Joan Brunwasser: Welcome to OpEdNews, Janine. I'd like to discuss your recent piece: "Clinton's Latest Email Scandal And Why It Deserves Scrutiny: When the public's trust is betrayed, it only fuels a demagogue like Trump." Can you get us started, please?
Janine Wedel: Thank you for your kind invitation.
Let me say at the outset that just because I think the Clinton email story deserves scrutiny does not, by any stretch of the imagination, mean I support Donald Trump. But the choice by Hillary Clinton to use a private email server is the kind of decision that engenders distrust in government, and, as I write in Unaccountable: How the Establishment Corrupted Our Finances, Freedom, and Politics and Created an Outsider Class, civic trust is reaching crisis lows. Clinton is held to a higher standard than her opponent and that may be partially because of her gender.
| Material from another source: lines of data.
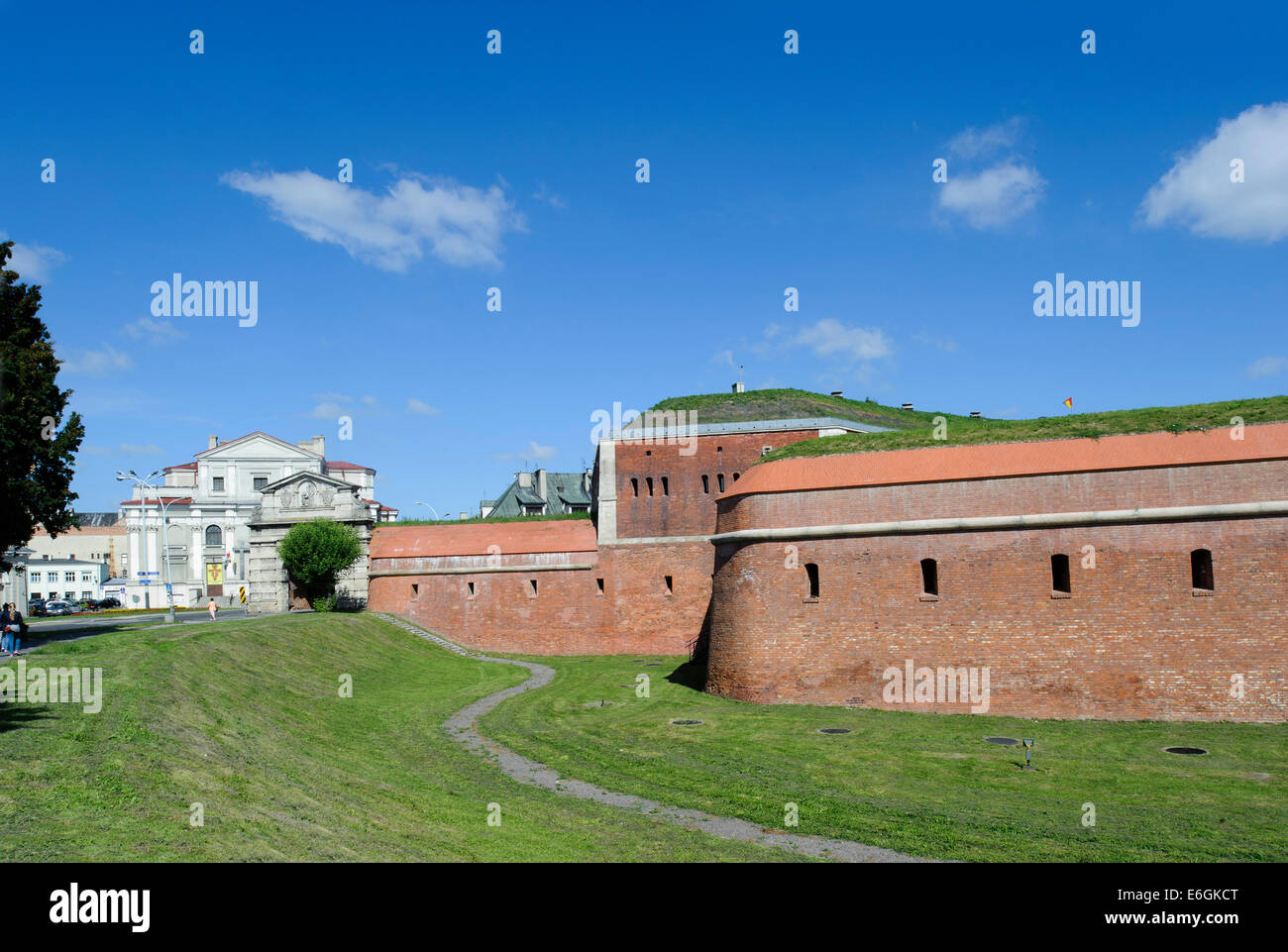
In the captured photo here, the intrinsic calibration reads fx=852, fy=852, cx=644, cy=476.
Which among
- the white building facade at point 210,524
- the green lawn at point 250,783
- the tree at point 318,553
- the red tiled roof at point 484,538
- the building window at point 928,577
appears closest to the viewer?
the green lawn at point 250,783

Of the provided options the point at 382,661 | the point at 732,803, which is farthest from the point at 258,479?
the point at 732,803

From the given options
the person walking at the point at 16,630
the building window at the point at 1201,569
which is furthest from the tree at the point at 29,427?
the building window at the point at 1201,569

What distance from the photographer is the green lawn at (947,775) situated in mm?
11719

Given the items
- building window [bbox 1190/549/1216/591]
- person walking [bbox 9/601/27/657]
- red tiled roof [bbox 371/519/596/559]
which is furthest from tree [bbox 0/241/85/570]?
building window [bbox 1190/549/1216/591]

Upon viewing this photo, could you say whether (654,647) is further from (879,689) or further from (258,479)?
(258,479)

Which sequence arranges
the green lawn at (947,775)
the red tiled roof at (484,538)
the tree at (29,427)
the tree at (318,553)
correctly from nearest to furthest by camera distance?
the green lawn at (947,775), the tree at (29,427), the tree at (318,553), the red tiled roof at (484,538)

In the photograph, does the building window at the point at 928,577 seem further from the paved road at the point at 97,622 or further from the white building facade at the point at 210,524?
the white building facade at the point at 210,524

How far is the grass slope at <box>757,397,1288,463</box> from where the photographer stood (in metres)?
20.1

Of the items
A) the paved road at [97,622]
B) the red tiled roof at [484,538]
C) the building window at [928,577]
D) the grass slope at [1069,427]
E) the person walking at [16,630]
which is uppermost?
the grass slope at [1069,427]

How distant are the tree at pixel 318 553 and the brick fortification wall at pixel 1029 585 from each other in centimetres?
2093

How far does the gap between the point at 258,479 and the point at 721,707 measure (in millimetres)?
52569

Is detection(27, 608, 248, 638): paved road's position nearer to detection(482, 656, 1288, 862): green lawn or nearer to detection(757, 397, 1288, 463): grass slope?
detection(482, 656, 1288, 862): green lawn

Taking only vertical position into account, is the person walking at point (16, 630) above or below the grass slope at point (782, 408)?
below

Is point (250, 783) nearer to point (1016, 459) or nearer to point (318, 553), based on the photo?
point (1016, 459)
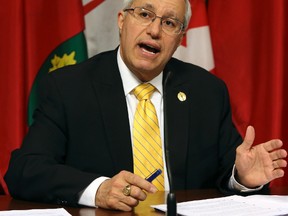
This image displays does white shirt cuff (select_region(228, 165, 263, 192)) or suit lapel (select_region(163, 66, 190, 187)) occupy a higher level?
suit lapel (select_region(163, 66, 190, 187))

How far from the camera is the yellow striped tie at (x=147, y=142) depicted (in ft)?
7.25

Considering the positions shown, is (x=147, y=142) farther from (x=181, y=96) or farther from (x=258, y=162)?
(x=258, y=162)

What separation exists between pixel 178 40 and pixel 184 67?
0.21 metres

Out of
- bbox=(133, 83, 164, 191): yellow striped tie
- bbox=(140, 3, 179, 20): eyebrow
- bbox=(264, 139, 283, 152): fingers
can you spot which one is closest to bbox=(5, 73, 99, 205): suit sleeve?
bbox=(133, 83, 164, 191): yellow striped tie

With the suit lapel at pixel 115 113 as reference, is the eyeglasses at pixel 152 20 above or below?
above

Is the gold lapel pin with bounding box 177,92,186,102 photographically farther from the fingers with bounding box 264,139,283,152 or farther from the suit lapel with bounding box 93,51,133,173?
the fingers with bounding box 264,139,283,152

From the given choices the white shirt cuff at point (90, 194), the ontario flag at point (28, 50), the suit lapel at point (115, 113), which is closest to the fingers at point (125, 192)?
the white shirt cuff at point (90, 194)

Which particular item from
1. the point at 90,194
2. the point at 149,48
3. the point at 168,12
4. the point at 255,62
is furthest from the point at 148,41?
the point at 255,62

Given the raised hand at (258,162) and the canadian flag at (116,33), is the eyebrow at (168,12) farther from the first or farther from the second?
the canadian flag at (116,33)

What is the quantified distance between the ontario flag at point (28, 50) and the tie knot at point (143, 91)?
80cm

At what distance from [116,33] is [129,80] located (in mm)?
970

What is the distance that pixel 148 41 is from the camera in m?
2.32

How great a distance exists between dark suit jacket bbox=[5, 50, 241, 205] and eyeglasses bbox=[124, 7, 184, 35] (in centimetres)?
23

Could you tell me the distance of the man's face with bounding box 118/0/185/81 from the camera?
7.59ft
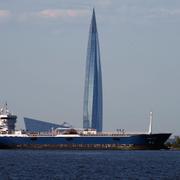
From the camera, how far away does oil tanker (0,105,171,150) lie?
154500 mm

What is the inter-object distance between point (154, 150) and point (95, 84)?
3461 centimetres

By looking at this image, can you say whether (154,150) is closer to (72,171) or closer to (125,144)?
(125,144)

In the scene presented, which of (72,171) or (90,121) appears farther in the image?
(90,121)

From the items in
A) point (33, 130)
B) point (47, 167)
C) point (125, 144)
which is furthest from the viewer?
point (33, 130)

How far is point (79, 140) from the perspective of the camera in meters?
157

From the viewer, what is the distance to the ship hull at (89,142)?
154 meters

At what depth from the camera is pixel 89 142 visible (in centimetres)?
15675

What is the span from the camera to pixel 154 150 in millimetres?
158000

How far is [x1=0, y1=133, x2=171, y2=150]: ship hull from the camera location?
15438 cm

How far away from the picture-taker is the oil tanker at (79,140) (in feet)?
507

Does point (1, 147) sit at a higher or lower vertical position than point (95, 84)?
lower

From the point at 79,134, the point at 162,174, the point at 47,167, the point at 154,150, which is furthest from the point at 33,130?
the point at 162,174

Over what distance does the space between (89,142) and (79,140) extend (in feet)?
6.01

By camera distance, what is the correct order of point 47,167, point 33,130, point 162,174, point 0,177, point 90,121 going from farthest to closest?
point 90,121, point 33,130, point 47,167, point 162,174, point 0,177
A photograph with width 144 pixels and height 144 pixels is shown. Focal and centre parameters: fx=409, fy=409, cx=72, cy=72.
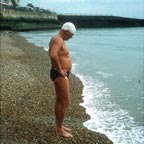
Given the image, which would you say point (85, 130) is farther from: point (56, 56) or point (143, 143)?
point (56, 56)

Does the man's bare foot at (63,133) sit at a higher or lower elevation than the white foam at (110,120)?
higher

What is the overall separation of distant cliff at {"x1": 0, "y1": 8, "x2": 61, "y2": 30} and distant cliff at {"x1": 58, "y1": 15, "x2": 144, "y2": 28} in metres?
8.64

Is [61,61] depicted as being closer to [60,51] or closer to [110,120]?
[60,51]

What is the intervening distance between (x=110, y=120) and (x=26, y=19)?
64.3 meters

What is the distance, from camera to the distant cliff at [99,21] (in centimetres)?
9576

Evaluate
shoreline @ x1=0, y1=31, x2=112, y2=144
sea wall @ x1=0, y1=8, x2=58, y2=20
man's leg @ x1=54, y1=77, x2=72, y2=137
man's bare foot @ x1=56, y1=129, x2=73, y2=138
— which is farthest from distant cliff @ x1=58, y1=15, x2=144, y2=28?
man's leg @ x1=54, y1=77, x2=72, y2=137

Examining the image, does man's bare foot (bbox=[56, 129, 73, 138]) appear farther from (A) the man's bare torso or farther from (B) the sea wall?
(B) the sea wall

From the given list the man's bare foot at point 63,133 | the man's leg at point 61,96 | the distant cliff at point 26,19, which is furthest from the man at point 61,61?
the distant cliff at point 26,19

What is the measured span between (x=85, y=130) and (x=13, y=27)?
5970cm

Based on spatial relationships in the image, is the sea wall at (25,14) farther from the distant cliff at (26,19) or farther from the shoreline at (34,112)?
the shoreline at (34,112)

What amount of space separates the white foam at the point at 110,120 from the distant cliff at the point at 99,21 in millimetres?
78630

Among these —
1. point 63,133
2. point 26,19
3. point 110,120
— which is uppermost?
point 63,133

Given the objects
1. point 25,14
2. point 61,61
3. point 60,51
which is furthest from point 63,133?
point 25,14

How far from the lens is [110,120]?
10641 millimetres
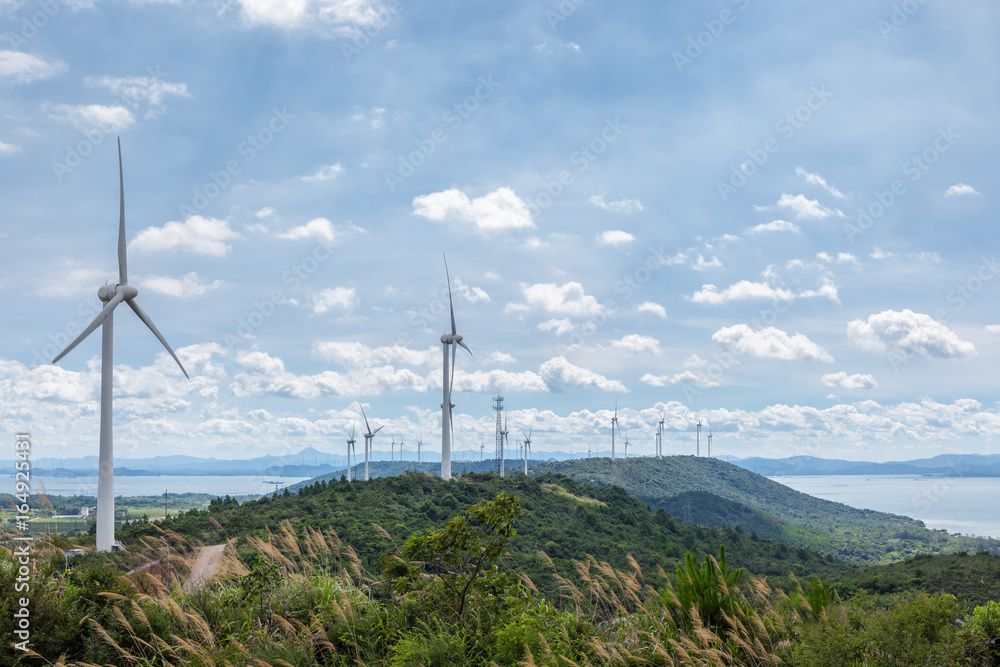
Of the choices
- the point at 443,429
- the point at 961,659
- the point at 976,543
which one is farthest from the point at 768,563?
the point at 976,543

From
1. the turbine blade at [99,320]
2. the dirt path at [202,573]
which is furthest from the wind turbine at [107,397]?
the dirt path at [202,573]

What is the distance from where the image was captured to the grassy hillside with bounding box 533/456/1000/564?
130375 millimetres

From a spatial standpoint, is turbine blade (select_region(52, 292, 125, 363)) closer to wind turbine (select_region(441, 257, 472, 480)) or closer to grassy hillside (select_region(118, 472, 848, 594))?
grassy hillside (select_region(118, 472, 848, 594))

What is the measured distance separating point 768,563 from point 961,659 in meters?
60.3

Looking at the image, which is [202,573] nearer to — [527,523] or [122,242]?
[122,242]

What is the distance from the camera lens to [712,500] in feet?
490

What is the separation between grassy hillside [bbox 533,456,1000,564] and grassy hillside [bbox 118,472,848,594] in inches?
1778

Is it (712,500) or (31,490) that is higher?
(31,490)

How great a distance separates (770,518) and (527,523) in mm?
115744

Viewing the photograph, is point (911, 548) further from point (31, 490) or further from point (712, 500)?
point (31, 490)

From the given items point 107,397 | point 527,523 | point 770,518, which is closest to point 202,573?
point 107,397

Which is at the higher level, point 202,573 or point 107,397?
point 107,397

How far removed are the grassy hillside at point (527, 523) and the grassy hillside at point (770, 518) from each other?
45.2 m

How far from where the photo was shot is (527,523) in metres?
50.8
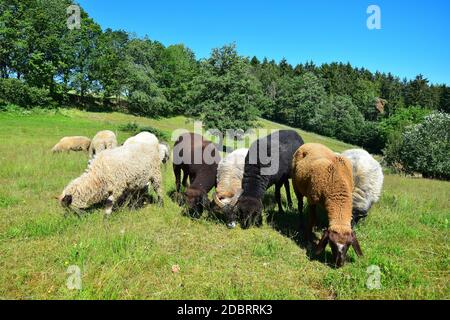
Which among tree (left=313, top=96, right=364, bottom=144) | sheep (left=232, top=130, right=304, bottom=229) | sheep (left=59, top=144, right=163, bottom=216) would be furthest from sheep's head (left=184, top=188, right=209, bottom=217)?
tree (left=313, top=96, right=364, bottom=144)

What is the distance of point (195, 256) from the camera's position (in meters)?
6.31

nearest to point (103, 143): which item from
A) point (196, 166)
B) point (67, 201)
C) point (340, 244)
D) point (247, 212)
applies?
point (196, 166)

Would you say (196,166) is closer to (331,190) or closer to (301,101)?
(331,190)

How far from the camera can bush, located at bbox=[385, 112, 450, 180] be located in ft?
128

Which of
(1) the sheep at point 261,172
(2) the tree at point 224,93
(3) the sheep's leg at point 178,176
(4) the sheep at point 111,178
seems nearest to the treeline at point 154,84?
(2) the tree at point 224,93

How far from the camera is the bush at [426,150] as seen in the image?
39062 millimetres

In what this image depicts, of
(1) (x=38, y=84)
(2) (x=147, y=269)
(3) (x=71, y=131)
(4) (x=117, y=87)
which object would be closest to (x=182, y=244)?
(2) (x=147, y=269)

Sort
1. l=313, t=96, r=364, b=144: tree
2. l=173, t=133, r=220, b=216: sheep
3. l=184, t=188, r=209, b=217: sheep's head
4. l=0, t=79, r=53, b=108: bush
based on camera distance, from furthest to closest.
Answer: l=313, t=96, r=364, b=144: tree, l=0, t=79, r=53, b=108: bush, l=173, t=133, r=220, b=216: sheep, l=184, t=188, r=209, b=217: sheep's head

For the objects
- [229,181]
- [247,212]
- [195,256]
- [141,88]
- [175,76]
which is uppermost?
[175,76]

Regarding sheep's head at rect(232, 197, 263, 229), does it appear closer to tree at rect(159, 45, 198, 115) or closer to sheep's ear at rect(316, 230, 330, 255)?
sheep's ear at rect(316, 230, 330, 255)

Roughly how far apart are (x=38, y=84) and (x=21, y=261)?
46.9 metres

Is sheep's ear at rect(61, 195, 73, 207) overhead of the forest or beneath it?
beneath

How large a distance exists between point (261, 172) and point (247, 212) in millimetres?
1423

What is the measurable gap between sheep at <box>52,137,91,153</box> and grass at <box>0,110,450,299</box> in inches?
438
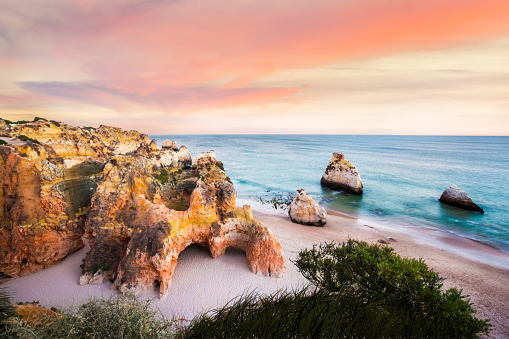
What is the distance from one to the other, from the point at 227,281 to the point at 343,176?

It is likely also because she is a former top-level government official and the public expects more from an official than a reality TV star. At the root of the problem, though, is the fact that she has violated standard procedure.
It is hard for me to square that the woman who ably dispensed with her opponent in the "debates" (more show than anything else) is the same woman who would blithely be unaware of the obvious questions that might arise when choosing to use a private server as secretary of State. Breach of security is, of course. a key concern. But the violation of standard procedure is, in and of itself, a major transgression, one that is now all too common among influence elites, my area of study. Her use of a private server came as her husband was busily shaking up the standards of philanthropy, mixing commercial interests and donations from foreign governments with altruism. His foundation has long encountered serious questions, and not just in the right-wing press.
How can the public be assured that her decisions are free from conflicts of interest? The public can't be, because transparency has been rendered impossible. Officials far, far down the food chain from Hillary Clinton are expected to avoid not just the conflict, but even the appearance of a conflict; low level functionaries must list nearly everything in which their spouses might have even a tangential interest. But these days influence elites of all political stripes are routinely personalizing the bureaucracy, pushing the boundaries to their own ends.
Perhaps Hillary Clinton was just using the server for convenience, but the public can never know for sure. Both Clintons share blame for injecting distrust once again into the system. I should also mention that now the FBI director, too, seems to have violated norms by reigniting suspicion in the email case so close to an election, while providing little detail. This too undermines the integrity of the investigation. Can people now trust that James Comey is not a partisan player? How will he work with Clinton should she win the White House?